The second application of the transform was solving a class of differential equations, originated by the Ryu-Takayanagi formula for holographic entanglement entropy. A modified, nonlinear spectral method has been proposed. In this method, the problem of solving differential equations is replaced by a nonlinear optimization problem with the ansatz provided by translationally invariant real Fourier transform. Applying to the thermal states separated by a spherical region, the method was used to find numerically the geodesics specifying the minimal area in the entropy form (29). In solving the corresponding differential equation, a high precision was achieved despite a relatively small number of Fourier terms. The boundary case of zero temperature (pure ani-de-Sitter space) has been successfully reproduced. Both sine and cosine terms were present in the solution. The latter shows that the modified real discrete Fourier transform provides a much better ansatz than the standard combination of cosine functions.

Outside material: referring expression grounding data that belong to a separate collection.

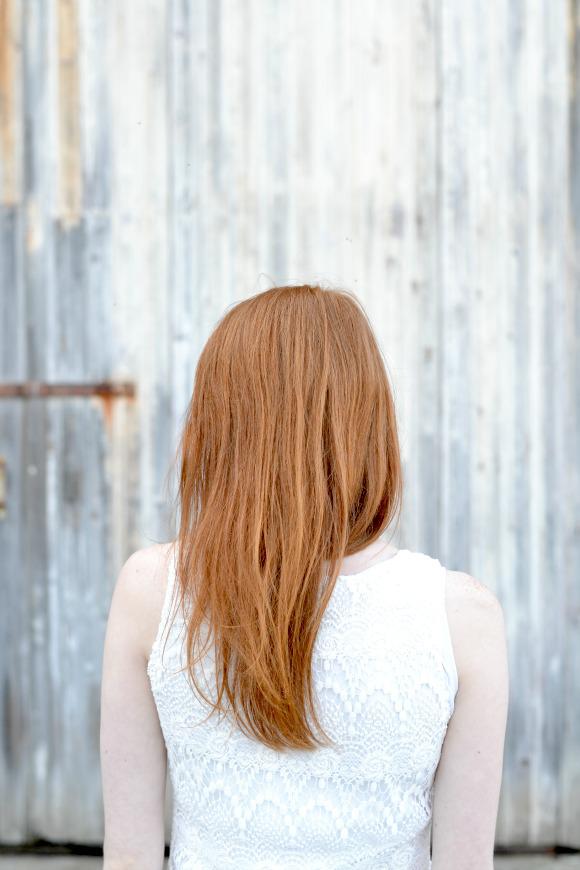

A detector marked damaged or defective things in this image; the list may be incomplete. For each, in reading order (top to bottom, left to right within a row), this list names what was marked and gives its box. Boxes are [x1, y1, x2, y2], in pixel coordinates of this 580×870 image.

rusted metal strip [0, 384, 135, 400]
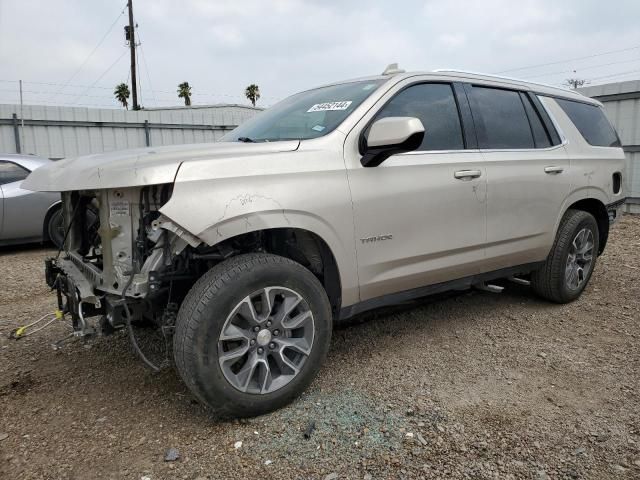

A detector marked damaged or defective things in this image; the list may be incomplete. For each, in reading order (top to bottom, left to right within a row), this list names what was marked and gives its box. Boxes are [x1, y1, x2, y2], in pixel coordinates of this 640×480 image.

crushed front end [45, 184, 200, 338]
crumpled hood [21, 140, 298, 192]
damaged chevrolet tahoe [23, 67, 624, 416]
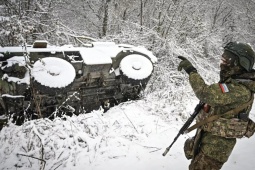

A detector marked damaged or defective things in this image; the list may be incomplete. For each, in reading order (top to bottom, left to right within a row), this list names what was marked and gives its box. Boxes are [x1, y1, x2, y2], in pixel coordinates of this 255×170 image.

overturned armored vehicle [0, 40, 156, 123]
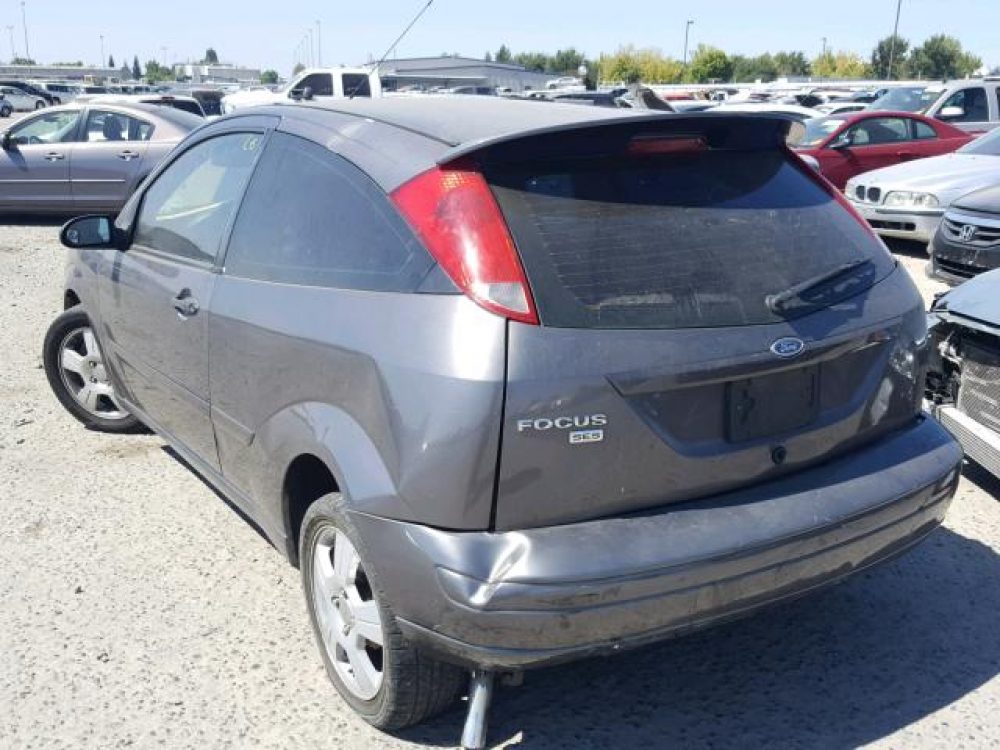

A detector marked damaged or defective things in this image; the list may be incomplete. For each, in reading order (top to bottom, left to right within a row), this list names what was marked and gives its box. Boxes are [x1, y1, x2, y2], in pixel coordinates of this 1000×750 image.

damaged vehicle [45, 100, 960, 750]
dented rear bumper [352, 420, 960, 672]
damaged vehicle [924, 274, 1000, 478]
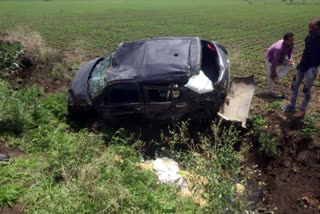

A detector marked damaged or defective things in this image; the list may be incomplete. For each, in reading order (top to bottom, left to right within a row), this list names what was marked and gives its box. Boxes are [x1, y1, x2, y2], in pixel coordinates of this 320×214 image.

broken windshield [87, 53, 114, 98]
overturned black car [69, 37, 231, 123]
damaged door [219, 75, 256, 127]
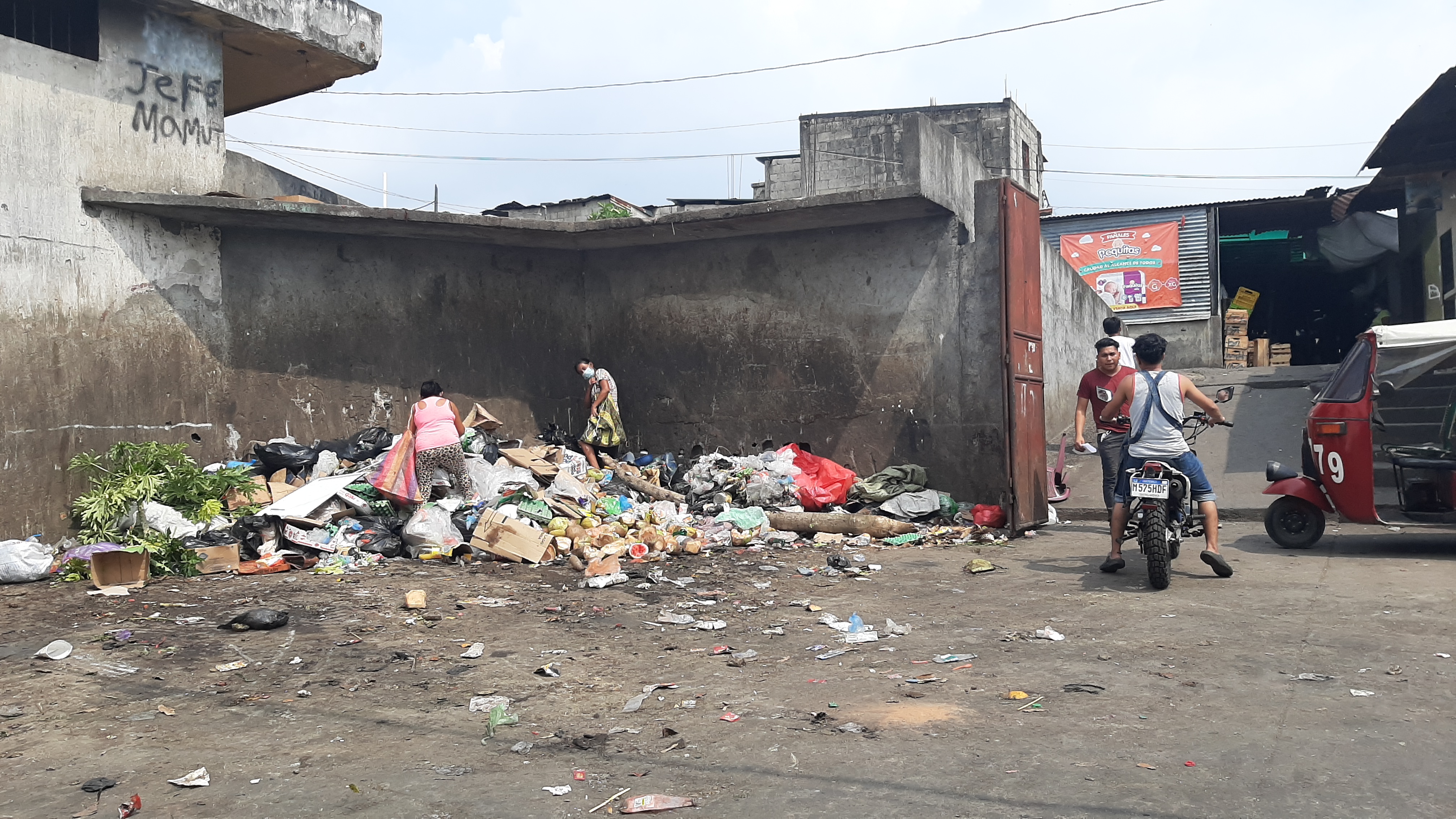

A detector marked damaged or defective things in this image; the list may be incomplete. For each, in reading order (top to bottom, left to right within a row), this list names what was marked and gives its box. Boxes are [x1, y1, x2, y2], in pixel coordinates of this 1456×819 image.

rusty metal gate [1000, 178, 1046, 532]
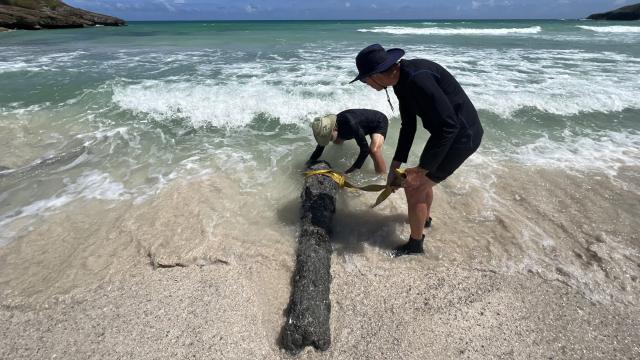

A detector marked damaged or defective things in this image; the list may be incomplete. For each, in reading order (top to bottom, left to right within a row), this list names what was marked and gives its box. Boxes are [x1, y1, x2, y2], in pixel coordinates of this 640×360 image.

corroded cannon barrel [282, 162, 340, 352]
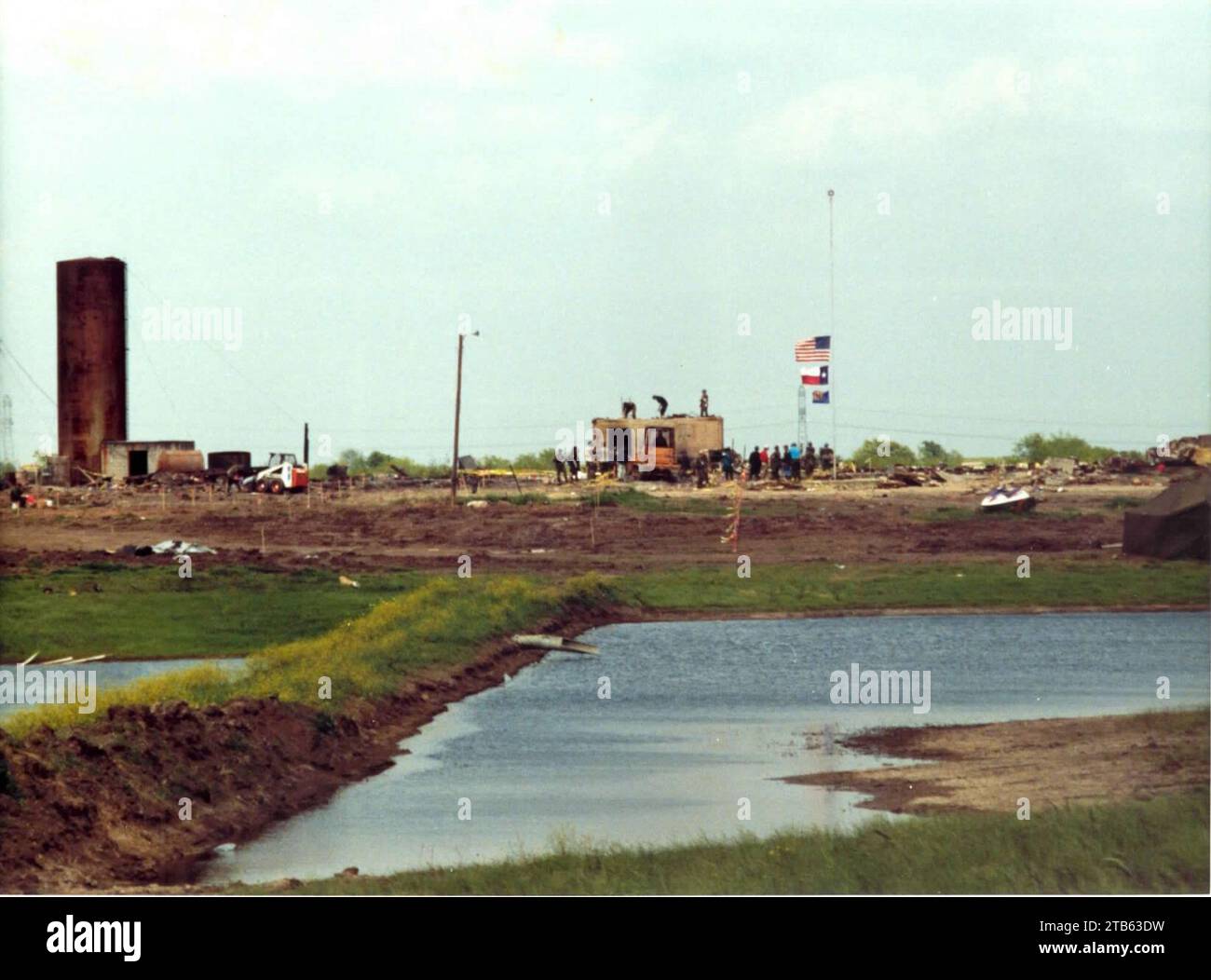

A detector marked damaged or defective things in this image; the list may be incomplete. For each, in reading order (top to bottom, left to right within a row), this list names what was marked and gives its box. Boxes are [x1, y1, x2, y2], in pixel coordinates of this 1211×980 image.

rusty silo [56, 255, 126, 481]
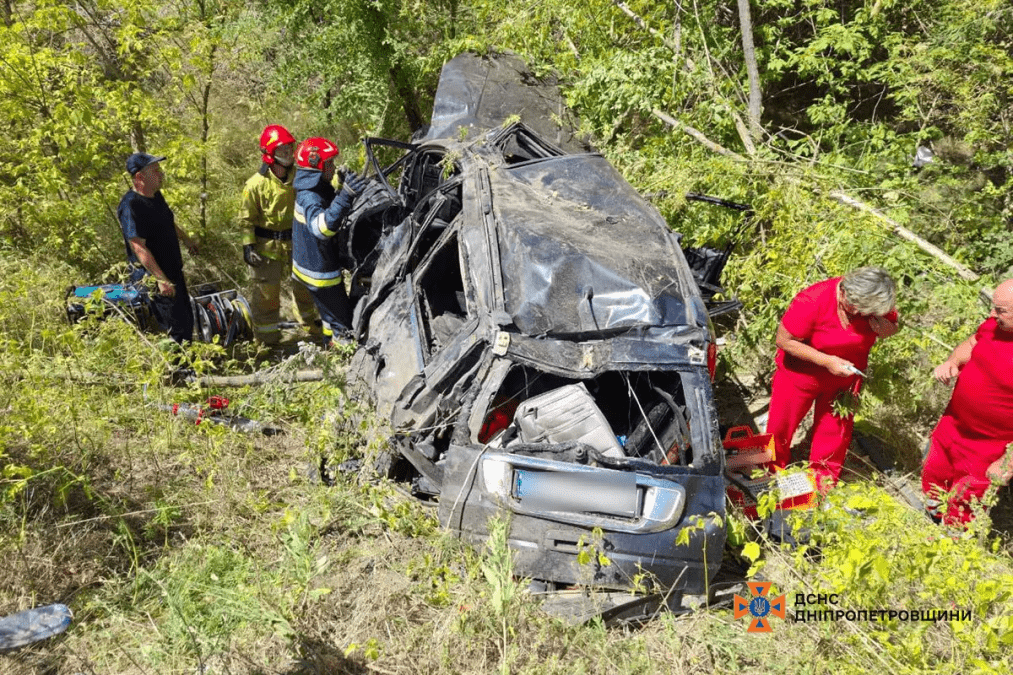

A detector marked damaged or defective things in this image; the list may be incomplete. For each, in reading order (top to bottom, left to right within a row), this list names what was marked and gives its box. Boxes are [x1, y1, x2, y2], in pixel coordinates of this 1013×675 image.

shattered window [415, 233, 465, 356]
wrecked car [340, 56, 745, 595]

In summary, the main conclusion of the paper was the construction of a new form of the real discrete Fourier transform and the identification of its potential applications. The transform has been tested on simple and more complicated examples. The analysis can be generalized in several different ways. For instance, one can examine applications of the proposed spectral method to a wider class of differential equations, or calculate the entanglement entropy in the limit of high temperatures. The real transform also opens the door for the application of Fourier transform to linear programming (LP). In particular, it was shown, that a certain class of the constraints of the form (10) can be simplified using complex DFT. However, this transform doubles the number of variables. The standard real RDFT  makes the problem more difficult. The new version of the transform is free of these restrictions. The only limitation is that the formulas for Fourier coefficients are more complicated than in the standard DFT and RDFT, causing potential difficulties and numerical errors. However, this is not a problem for applications to linear programming or differential equations. In the case of data analysis, it was shown that a yearly series with hourly resolution can be easily transformed and the transform perfectly reproduces the input data.